On dit qu’une assurance vie est non dénouée lorsque ne survient aucun événement qui permet normalement de mettre fin au contrat. Cet événement peut être la date de fin prévue au contrat, ce qui est notamment le cas lorsqu’il s’agit d’une assurance vie non viagère. Le rachat total du contrat par l’assuré entraîne également le dénouement de l’assurance vie. L’autre événement permettant de dénouer une assurance vie est le décès du souscripteur.
Si aucun de ces trois événements ne survient, le contrat d’assurance vie n’est pas dénoué. Il continue à exister.

Comment fonctionne le dénouement d'une assurance vie entre deux époux ?

Beaucoup de contrats sont ouverts par un souscripteur en faveur de son conjoint bénéficiaire. Dans la plupart des cas, le dénouement du contrat intervient donc lorsque le souscripteur décède avant son conjoint bénéficiaire. Lorsque les fonds versés sur l’assurance vie proviennent des biens communs du couple, la valeur du contrat est considérée comme faisant partie intégrante du patrimoine commun du couple (Cour de Cassation, 31 mars 1992).
Dans le cas où le conjoint bénéficiaire décède avant le souscripteur, les fonds placés dans l’assurance vie non dénouée sont donc réintégrés dans les biens communs (Article 1401 du Code civil). Le décès de l’un des deux époux entraîne la liquidation de la communauté : l’époux-survivant récupère sa part du patrimoine et le solde des actifs du défunt est partagé entre ses héritiers.
Cette réintégration civile des fonds communs dans la succession du défunt a également des conséquences fiscales.

 

Quelle fiscalité pour un contrat d'assurance vie non dénoué entre époux ?

Lorsque le conjoint bénéficiaire décède avant le souscripteur du contrat, la fiscalité applicable à l’assurance vie non dénouée dépend essentiellement de l’origine des fonds du contrat :

  • Si le capital de l’assurance vie provient des biens communs du couple, la communauté prime : la moitié du contrat est considérée comme appartenant à la communauté. Le solde est ensuite intégré au patrimoine successoral du conjoint décédé, dont la valeur est augmentée à hauteur du contrat non dénoué.
  • Si l’assurance vie a été alimentée par des fonds propres du bénéficiaire défunt, c’est la valeur totale du contrat non dénoué qui est intégrée à la succession du conjoint décédé.

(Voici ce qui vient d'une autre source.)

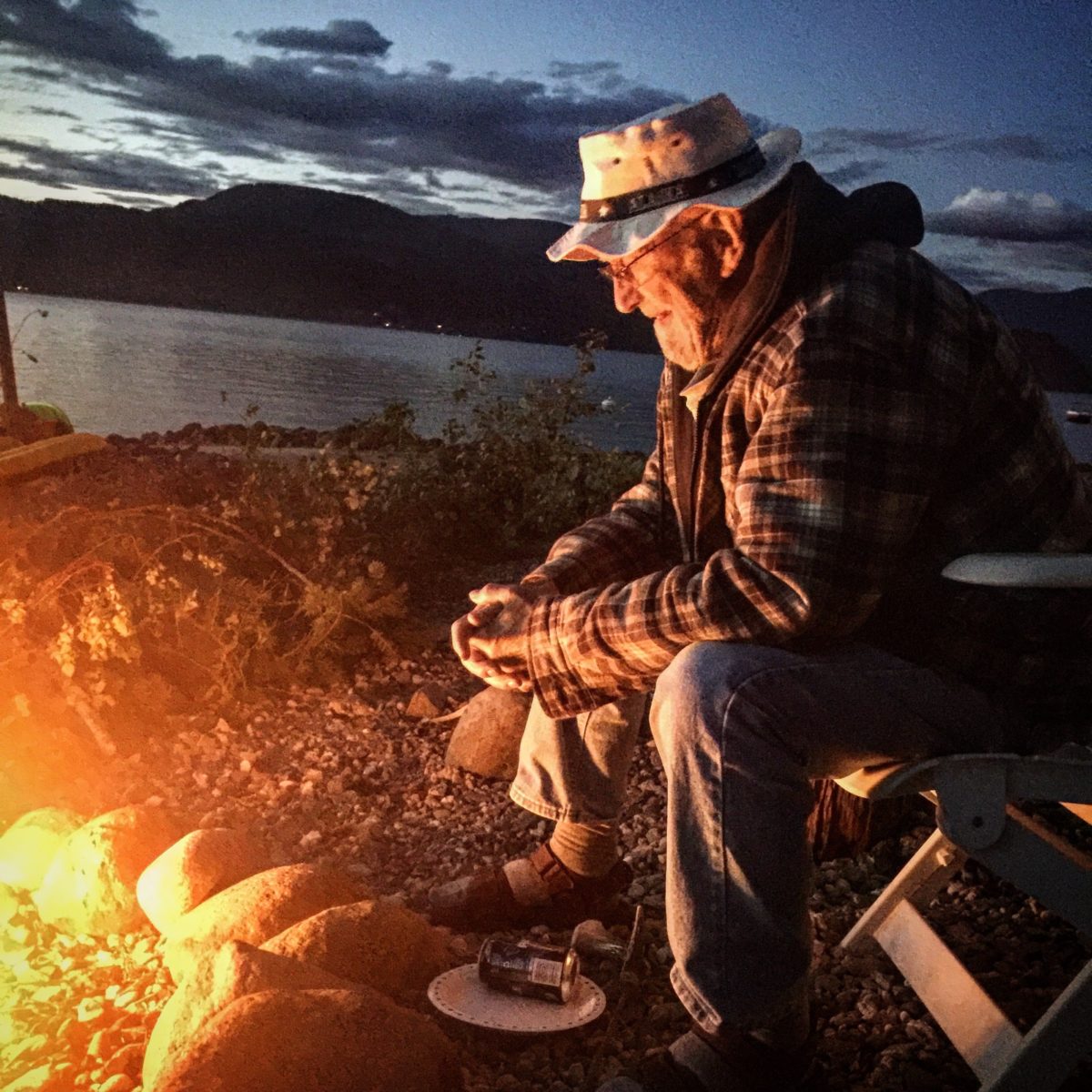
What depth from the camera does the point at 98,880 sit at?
285cm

A noter : depuis la réponse ministérielle CIOT (n°78192, JO AN) du 23 février 2016, l’intégration de l’assurance vie non dénouée dans la succession (pour moitié ou en totalité) ne donne plus lieu à imposition. L’administration fiscale considère qu’en raison du non-dénouement du contrat, il n’y a pas lieu de le prendre en compte en tant qu’actif successoral du contrat. En conséquence, aucun droit de succession n’est dû par les héritiers du conjoint décédé. Quant au conjoint survivant, il bénéficie également d’une exonération de droits successoraux depuis l’entrée en vigueur de la loi TEPA en 2007.